Result: Let \(X_{1},\ldots, X_{n}\) be a random sample from a distribution with pmf or pdf \(f_{\boldsymbol{\theta}}, ~ \boldsymbol{\theta} \in \boldsymbol{\Theta}\) contains an open subset of \(\mathbb{R}^{d}\) which belongs to an exponential family with \(d\leq k\). Then the statistic \({\bf T}({\bf X})\) is jointly complete-sufficient for \(\boldsymbol{\theta}\), where \[ {\bf T}({\bf X}) = \left(\sum_{i=1}^{n} T_{1} (X_{i}), \cdots, \sum_{i=1}^{n} T_{k} (X_{i}) \right). \]

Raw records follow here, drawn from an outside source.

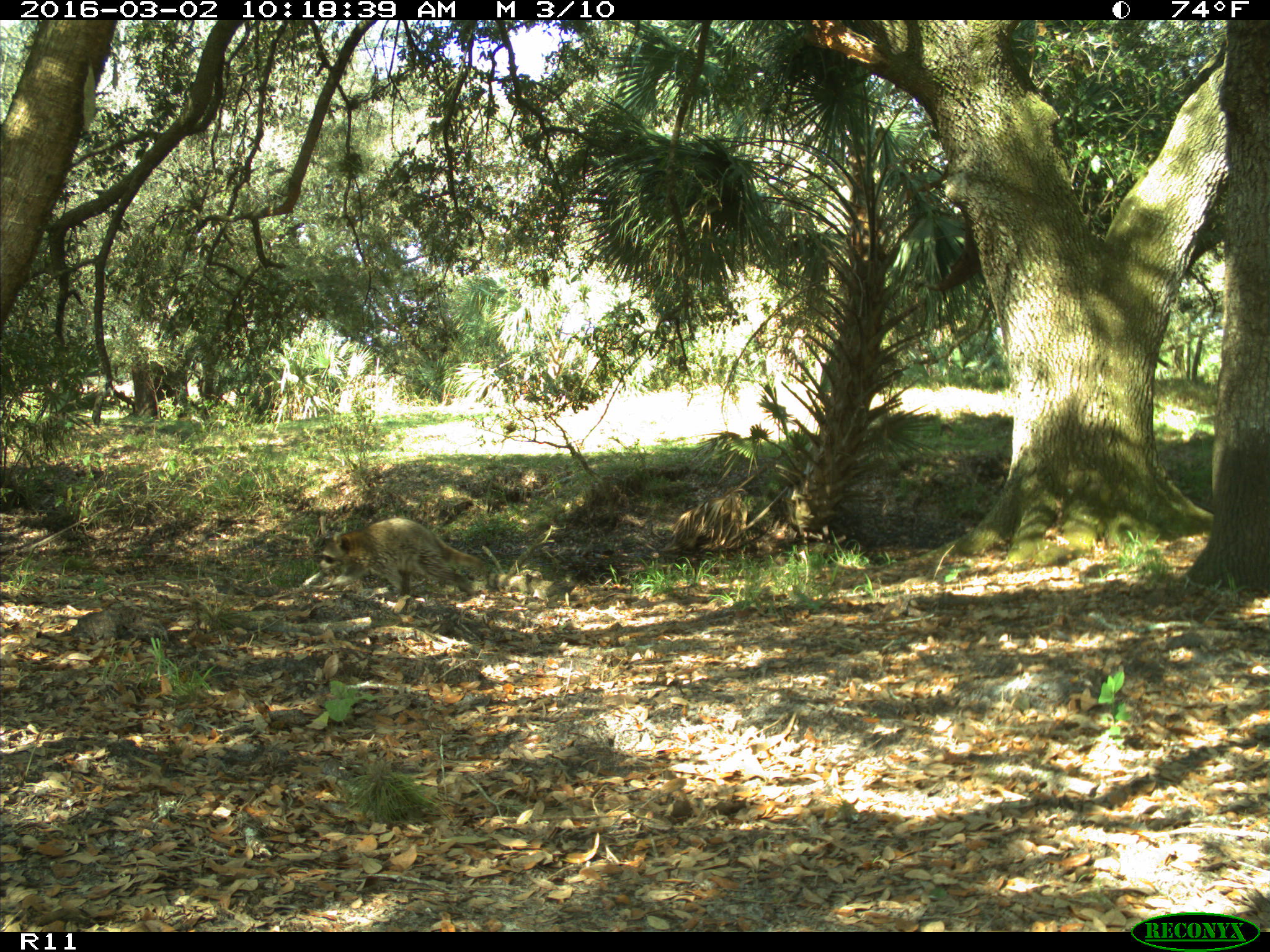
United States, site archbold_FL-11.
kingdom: Animalia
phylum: Chordata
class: Mammalia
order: Carnivora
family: Procyonidae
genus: Procyon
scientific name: Procyon lotor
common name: common raccoon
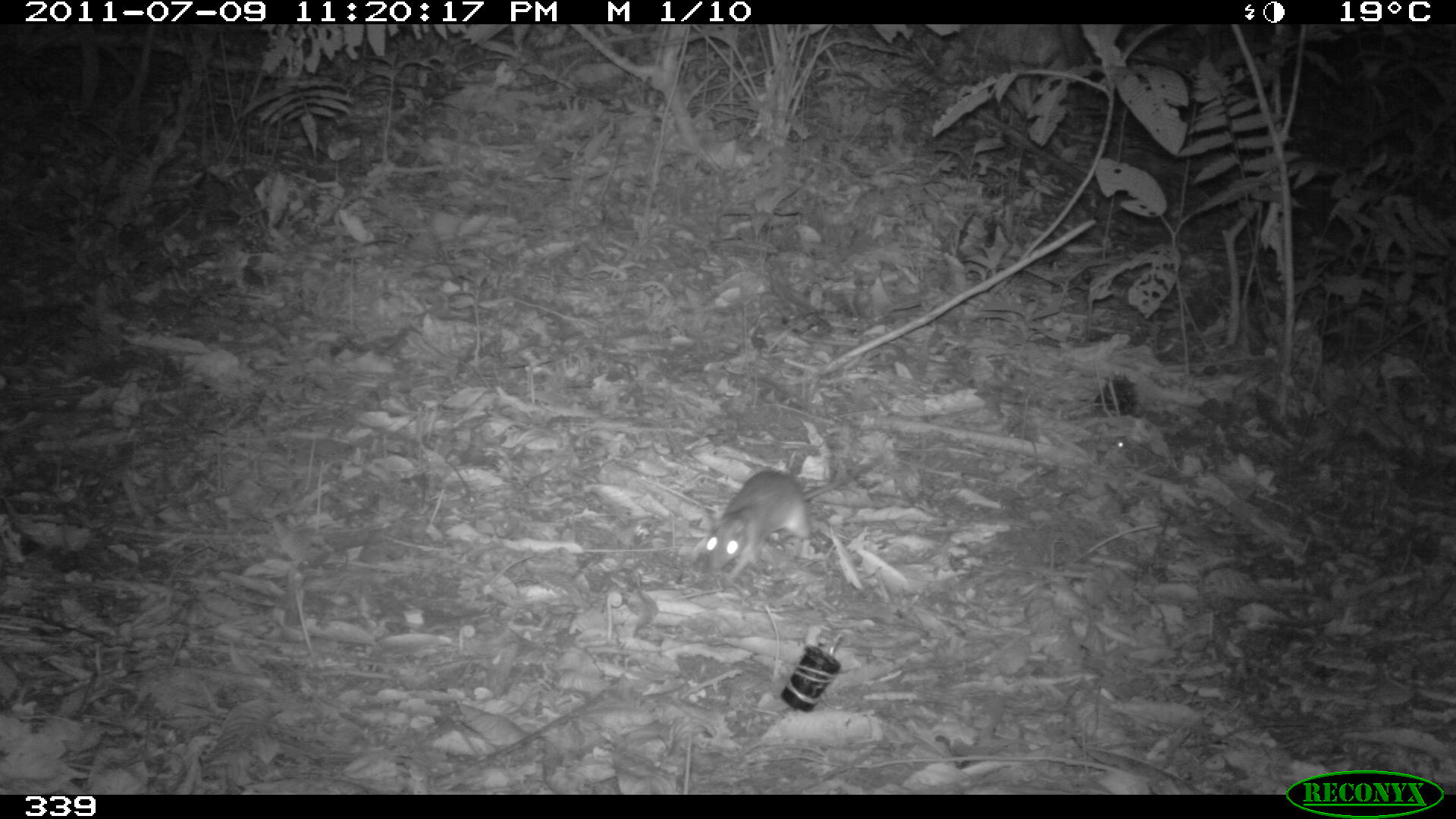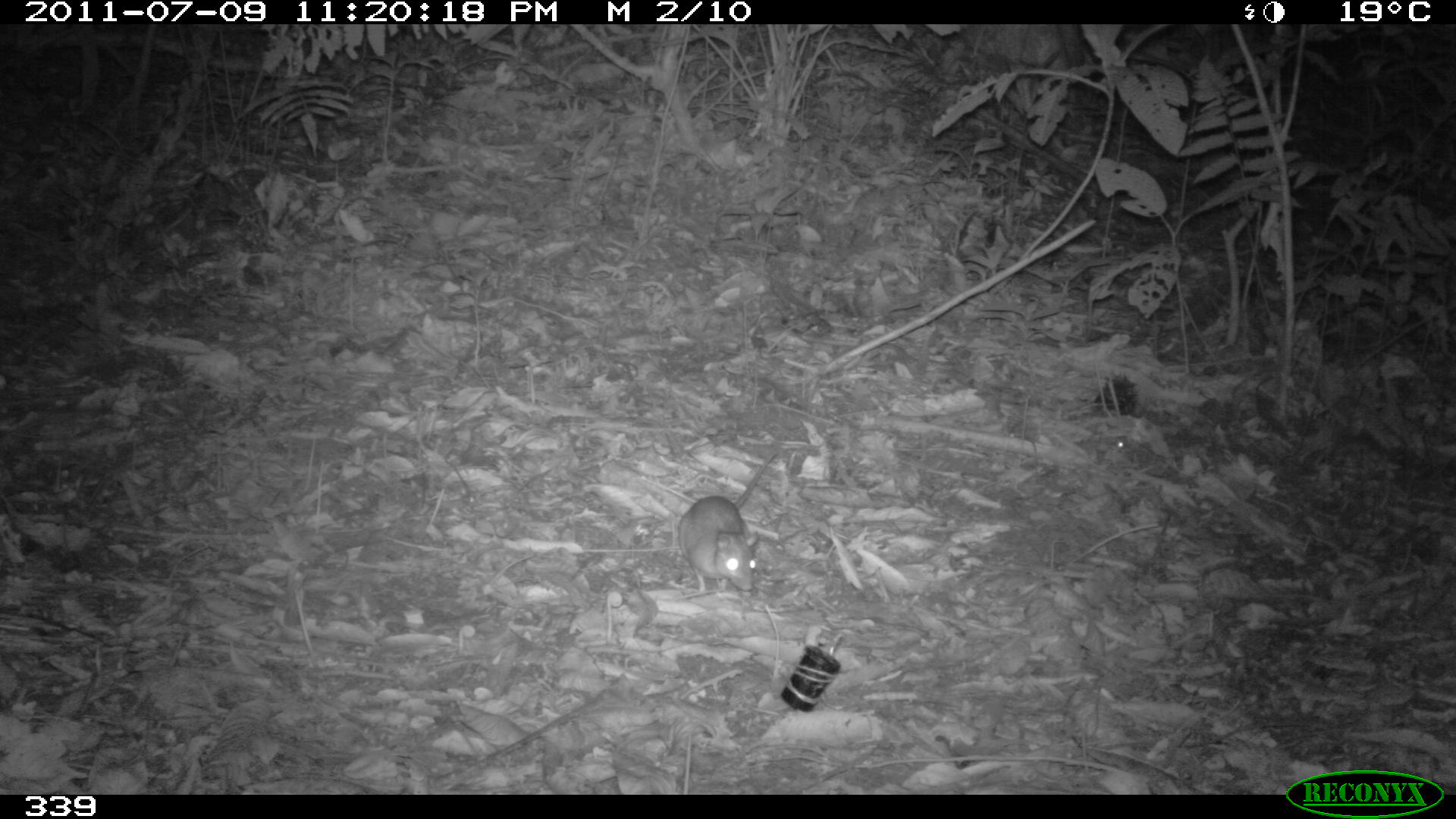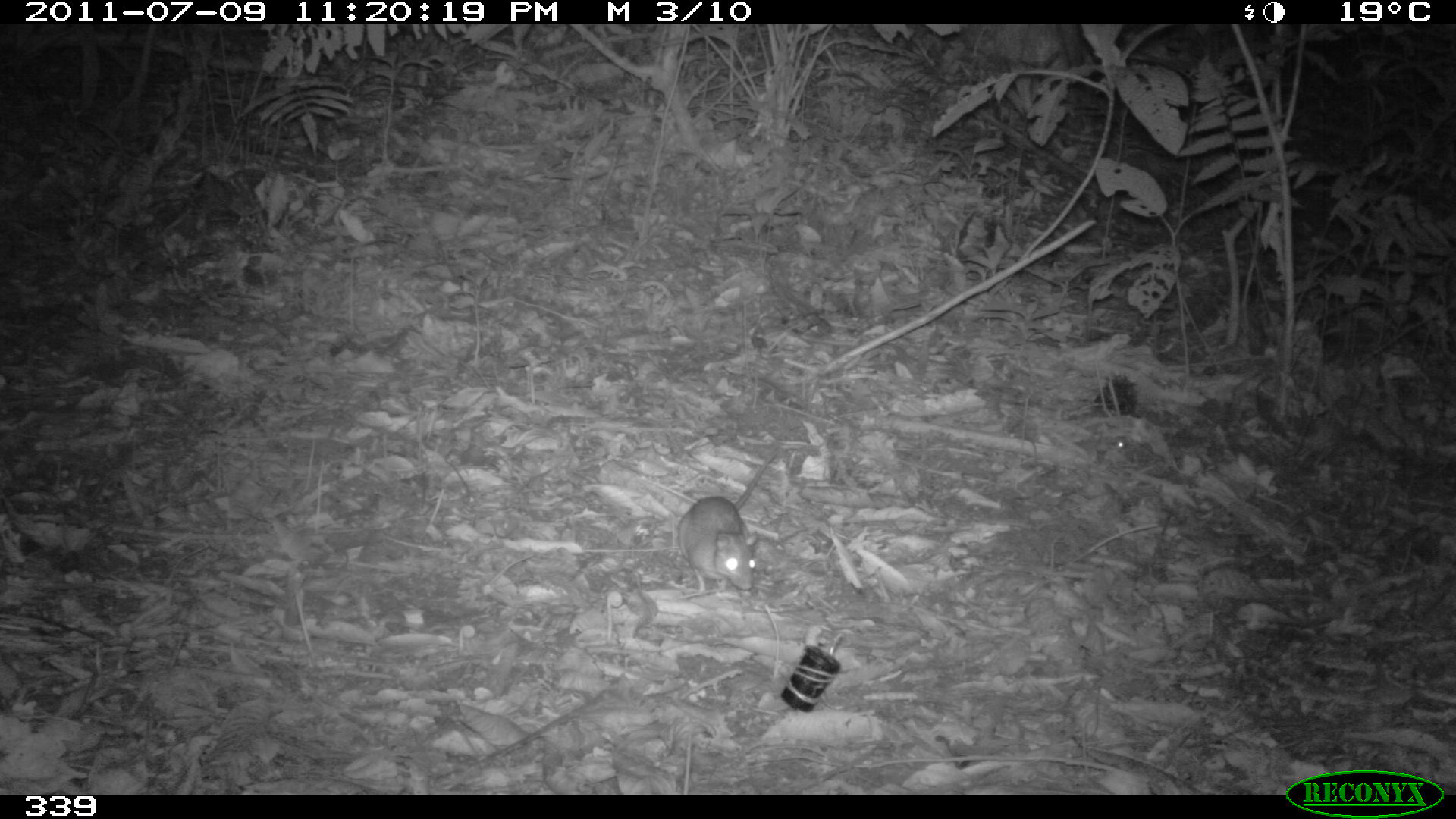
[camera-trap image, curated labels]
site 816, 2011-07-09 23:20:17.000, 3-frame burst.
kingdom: Animalia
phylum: Chordata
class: Mammalia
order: Rodentia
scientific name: Rodentia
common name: rodents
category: unknown rodent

Note: A one-one function of a complete-sufficient statistic is also a complete-sufficient statistic.

Example: Let \(X_{1}, \ldots, X_{n}\) be a random sample from \(\mathtt{normal}(\mu, \sigma^{2})\) distribution.

  • Express the joint pdf of \(X_{1}, \ldots, X_{n}\) in the form of exponential family.

  • Hence show that \((\sum_{i=1}^{n} X_{i} , \sum_{i=1}^{n} {X^{2}_{i}})\) is jointly complete-sufficient.

  • Using the above result find the UMVUEs of \(\mu\) and \(\sigma^{2}\).